Treatment group	MES– (n, %)	MES + (n, %)	Total
Hypertension	47 (66.2)	24 (33.8)	71.0
Treated and controlled	43 (68.3)	20 (31.7)	63.0
Treated not controlled	4 (50.0)	4 (50.0)	8.0
Not treated	0.0	0.0	0.0
Diabetes	12 (54.5)	10 (45.5)	22.0
Treated and controlled	7 (46.7)	8 (53.3)	15.0
Treated not controlled	4 (80.0)	1 (20.0)	5.0
Not treated	1 (50.0)	1 (50.0)	2.0
Hyperlipidemia	44 (67.7)	21 (32.3)	65.0
Treated and controlled	36 (63.2)	21 (36.8)	57.0
Treated not controlled	6 (100)	0.0	6.0
Not treated	2 (100)	0.0	2.0

MES in Relation to Cardiac Embolic Risk Factors

The participants were stratified into no-risk, low-risk and high-risk for cardiac embolism according to the Guidelines for the Use of Echocardiography in the Evaluation of a Cardiac Source of Embolism.¹⁵ The no-risk category is for patients without conditions that put them at a high or low risk for cardiac embolism according to Saric et al¹⁵ risk stratification. Fifty participants had no cardiac source of embolism and of which 16 (32%) had MES recorded at least on one side (Table 3). The presence and side of MES in the no-risk group (n = 16) did not significantly correlate with the side of planned surgery (P = .078). Participants with a cardiac source of embolism (n = 39) had MES in 16 patients (41%); the difference between the 2 groups was not statistically significant (P = .379). No statistically significant correlation was discovered when examining the difference between the high-risk and low-risk categories (Table 3).

Table 3.

Occurrence of Microembolic Signals in the Embolic Risk Factors Subgroups.

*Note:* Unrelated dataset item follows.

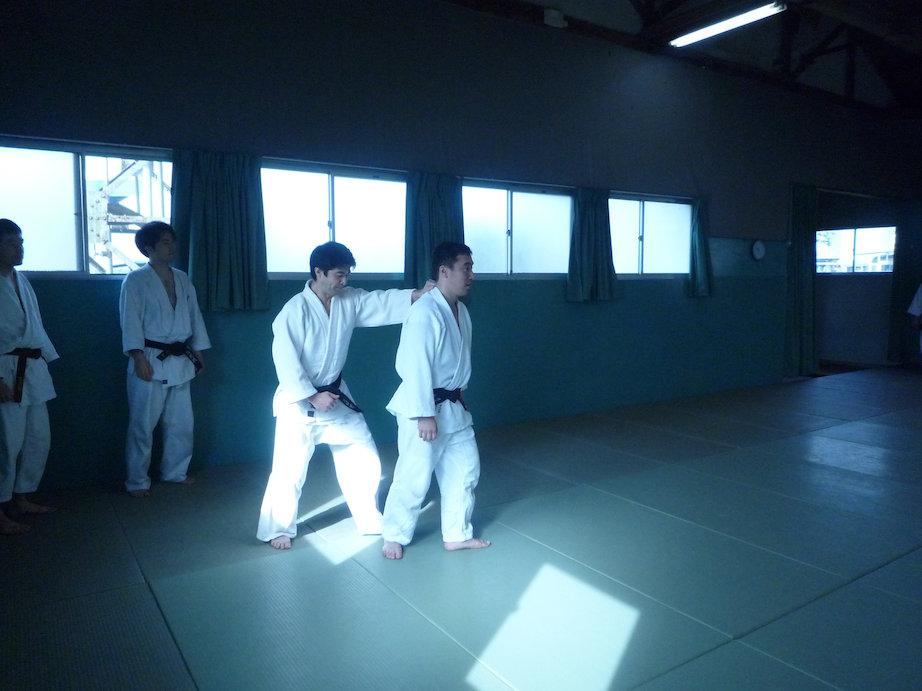 Aikido_0151_2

Source of embolism	MES– (n, %)	MES+ (n, %)	Total
CAS only	34 (68.0)	16 (32.0)	50.0
CAS and Cardiac Risk	23 (59.0)	16 (41.0)	39.0
Low cardiac embolic risk	4 (100)	0.0	4.0
High cardiac embolic risk	19 (53.3)	16 (46.7)	35.0
All subjects	57 (64.0)	32 (36.0)	89.0

Note. CAS = carotid atherosclerosis.

Logistic Regression Model

A backward logistic regression was performed to ascertain the effects of the clinical characteristics on the occurrence of MES as observed by TCD. The selected logistic regression model was statistically significant, χ²(3) = 15.611, P = .001. Of the clinical variables included in the model, age (P = .018) and sex (P = .013) were statistically significant (Table 4).

Table 4.

Backward Logistic Regression Analysis of Demographic and Clinical Characteristics of Patients With Advanced CAS and the Presence of Microembolic Signals on TCD.

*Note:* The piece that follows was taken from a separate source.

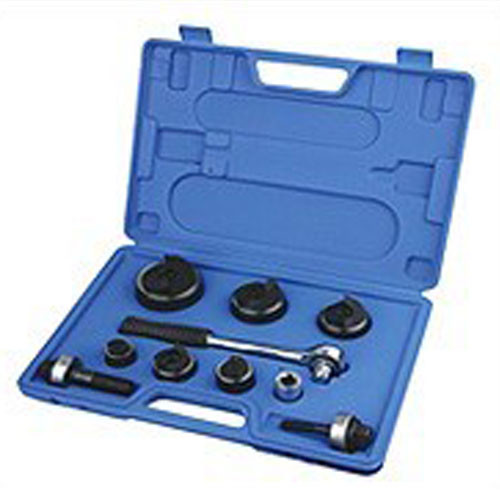 Инструмент ручной гидравлический для пробивки отверстий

							95% C.I. for EXP(B)
	B	S.E.	Wald	df	Sig.	Exp(B)	Lower	Upper
Sex	−1.453	0.588	6.109	1	0.013	0.234	0.074	0.74
Age	0.069	0.029	5.595	1	0.018	1.072	1.012	1.135
Hyperlipidemia	−0.96	0.555	3.008	1	0.083	0.382	0.129	1.133
Constant	−2.882	2.124	1.841	1	0.175	0.056

Discussion and Conclusion

The detection of microemboli in the cerebral blood circulation in the form of MES has been made possible by the TCD embolus detection algorithm. These particles range between 20 and 100 µm and can be related to carotid plaque instability leading to silent or clinically overt embolic stroke.⁶ The present study demonstrates a significant relationship between male sex and older age and the presence of MES on TCD in patients with advanced CAS.

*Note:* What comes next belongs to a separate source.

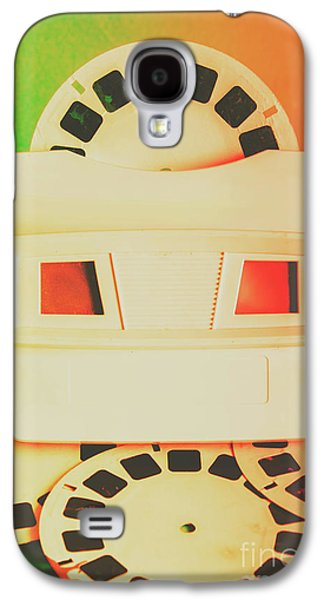 Childhood Memory Flashback Galaxy S4 Case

Microembolic signals have been detected in patients with a variety of clinical risk factors, including CAS (both intracranial and extracranial) and cardiac sources of embolism such as atrial fibrillation and mechanical heart valves.¹⁶ Despite the majority of our participants receiving antiplatelet therapy (86.5%), MES were present in 36% of them at least on one side. The presence of MES despite antiplatelet therapy is consistent with findings reported by others.^17-20 Furthermore, previous work has demonstrated that the presence of MES is not affected by anticoagulation either, which highlights the nonthrombotic nature of these particles.^17,19 We have also previously demonstrated a direct relationship between macroscopic plaque ulceration score and the frequency of MES.¹² Together, these findings support the hypothesis that MES could be caused by cholesterol crystals, platelet aggregates, or plaque debris released from unstable CAS. Previous studies have shown an increased frequency of MES in patients with CAS compared to control groups and demonstrated a significant relationship between these signals and cerebrovascular events.^9,10,21-23 These findings highlight that large carotid artery plaques are major risk factors for MES.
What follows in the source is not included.